■ EXERCISE PROMPT ■
Everything from the line containing "Judging by the" through the final line of the records must be transcribed verbatim; nothing else belongs in the result.

■ MATERIAL FOR THIS TASK ■
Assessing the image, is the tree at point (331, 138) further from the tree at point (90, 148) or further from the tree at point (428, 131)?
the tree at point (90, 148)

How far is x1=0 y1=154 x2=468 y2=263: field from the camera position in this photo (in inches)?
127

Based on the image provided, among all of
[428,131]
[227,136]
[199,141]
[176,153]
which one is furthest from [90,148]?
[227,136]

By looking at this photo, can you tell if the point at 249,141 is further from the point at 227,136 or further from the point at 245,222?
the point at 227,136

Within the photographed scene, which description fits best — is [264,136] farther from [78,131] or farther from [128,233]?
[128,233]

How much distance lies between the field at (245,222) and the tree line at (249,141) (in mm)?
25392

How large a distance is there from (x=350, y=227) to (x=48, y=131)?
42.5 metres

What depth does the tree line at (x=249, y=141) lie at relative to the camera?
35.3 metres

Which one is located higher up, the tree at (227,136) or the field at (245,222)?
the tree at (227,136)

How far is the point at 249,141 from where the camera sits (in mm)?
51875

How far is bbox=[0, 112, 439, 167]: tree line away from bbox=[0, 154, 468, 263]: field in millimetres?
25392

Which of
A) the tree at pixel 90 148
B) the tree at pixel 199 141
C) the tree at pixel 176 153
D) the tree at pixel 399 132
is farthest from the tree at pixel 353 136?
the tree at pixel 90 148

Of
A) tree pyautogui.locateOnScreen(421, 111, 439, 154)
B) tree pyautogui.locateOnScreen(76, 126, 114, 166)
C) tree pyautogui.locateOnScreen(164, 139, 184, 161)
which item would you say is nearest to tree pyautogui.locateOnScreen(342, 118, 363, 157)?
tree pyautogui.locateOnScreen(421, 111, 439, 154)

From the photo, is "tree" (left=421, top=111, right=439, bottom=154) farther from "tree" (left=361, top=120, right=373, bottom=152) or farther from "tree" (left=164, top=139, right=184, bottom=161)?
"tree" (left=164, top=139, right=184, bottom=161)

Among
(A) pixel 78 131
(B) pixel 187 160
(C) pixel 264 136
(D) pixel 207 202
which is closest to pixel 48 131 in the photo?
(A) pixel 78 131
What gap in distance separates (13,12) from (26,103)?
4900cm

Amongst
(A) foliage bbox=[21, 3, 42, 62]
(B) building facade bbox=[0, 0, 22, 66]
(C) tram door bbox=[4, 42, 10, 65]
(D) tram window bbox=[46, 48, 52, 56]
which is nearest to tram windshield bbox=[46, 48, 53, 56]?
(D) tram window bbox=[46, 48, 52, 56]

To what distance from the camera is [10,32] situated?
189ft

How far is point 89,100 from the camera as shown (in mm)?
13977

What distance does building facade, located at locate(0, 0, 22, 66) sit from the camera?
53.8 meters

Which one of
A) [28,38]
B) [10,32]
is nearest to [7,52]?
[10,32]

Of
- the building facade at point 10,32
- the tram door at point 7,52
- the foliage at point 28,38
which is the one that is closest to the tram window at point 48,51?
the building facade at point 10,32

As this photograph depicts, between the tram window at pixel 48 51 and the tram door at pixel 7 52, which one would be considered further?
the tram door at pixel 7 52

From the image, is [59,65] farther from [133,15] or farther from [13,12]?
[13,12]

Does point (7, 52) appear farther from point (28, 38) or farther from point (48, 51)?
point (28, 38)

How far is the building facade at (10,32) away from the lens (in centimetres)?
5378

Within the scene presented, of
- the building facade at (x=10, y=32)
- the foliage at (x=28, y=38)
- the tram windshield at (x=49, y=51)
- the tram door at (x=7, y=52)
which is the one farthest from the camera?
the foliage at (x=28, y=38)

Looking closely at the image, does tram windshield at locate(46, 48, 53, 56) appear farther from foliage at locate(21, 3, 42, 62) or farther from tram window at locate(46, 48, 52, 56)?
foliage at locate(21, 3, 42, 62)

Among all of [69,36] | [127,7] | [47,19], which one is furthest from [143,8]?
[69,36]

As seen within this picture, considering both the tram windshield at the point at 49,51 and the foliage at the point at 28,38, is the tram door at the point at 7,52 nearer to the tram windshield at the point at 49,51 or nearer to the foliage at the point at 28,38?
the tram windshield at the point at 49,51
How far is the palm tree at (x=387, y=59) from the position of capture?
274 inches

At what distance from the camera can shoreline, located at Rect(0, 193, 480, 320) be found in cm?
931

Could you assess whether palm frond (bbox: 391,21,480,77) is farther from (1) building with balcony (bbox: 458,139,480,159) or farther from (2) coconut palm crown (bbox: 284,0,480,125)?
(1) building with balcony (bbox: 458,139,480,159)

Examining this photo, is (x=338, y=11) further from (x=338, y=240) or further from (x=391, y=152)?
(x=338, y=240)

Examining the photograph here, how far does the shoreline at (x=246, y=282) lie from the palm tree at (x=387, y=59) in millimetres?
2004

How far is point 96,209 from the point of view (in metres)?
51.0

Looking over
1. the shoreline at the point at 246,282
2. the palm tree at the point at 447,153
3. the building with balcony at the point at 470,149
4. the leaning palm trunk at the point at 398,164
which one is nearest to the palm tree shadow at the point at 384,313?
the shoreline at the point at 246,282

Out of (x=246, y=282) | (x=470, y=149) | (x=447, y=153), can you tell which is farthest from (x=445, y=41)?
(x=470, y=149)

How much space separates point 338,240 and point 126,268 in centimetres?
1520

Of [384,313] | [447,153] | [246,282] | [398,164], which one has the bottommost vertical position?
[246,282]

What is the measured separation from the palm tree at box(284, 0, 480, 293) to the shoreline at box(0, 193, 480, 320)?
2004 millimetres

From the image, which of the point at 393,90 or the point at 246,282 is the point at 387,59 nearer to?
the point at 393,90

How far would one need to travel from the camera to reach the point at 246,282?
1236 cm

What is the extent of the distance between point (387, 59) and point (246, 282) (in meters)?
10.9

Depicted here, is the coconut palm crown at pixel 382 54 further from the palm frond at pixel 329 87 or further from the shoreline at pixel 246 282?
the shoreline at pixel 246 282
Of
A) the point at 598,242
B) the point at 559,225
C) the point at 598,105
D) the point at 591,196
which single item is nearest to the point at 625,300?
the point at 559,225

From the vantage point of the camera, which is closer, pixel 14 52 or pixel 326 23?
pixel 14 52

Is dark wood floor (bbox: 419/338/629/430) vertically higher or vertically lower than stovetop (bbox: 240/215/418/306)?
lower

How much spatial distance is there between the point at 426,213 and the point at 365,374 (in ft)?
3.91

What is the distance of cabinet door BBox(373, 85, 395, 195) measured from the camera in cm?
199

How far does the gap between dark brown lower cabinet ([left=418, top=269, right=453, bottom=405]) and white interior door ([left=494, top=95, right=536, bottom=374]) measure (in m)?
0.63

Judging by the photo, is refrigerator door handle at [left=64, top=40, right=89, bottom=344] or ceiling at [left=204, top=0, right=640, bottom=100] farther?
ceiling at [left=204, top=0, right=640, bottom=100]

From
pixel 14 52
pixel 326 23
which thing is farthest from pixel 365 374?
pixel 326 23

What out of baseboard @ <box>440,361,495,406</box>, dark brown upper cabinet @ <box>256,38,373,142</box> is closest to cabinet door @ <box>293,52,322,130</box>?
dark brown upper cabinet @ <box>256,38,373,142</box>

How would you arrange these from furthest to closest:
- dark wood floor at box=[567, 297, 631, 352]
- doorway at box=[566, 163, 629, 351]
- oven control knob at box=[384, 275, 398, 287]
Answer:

■ RESULT OF THE TASK ■
Judging by the photo, is refrigerator door handle at [left=64, top=40, right=89, bottom=344] or ceiling at [left=204, top=0, right=640, bottom=100] farther?
ceiling at [left=204, top=0, right=640, bottom=100]

From
pixel 14 52
pixel 326 23
which thing is farthest from pixel 365 374?
pixel 326 23

What out of baseboard @ <box>440,361,495,406</box>, dark brown upper cabinet @ <box>256,38,373,142</box> is closest to cabinet door @ <box>293,52,322,130</box>?
dark brown upper cabinet @ <box>256,38,373,142</box>

How would you arrange these from furthest to closest:
- dark wood floor at box=[567, 297, 631, 352]
- doorway at box=[566, 163, 629, 351]
- oven control knob at box=[384, 275, 398, 287]
Answer:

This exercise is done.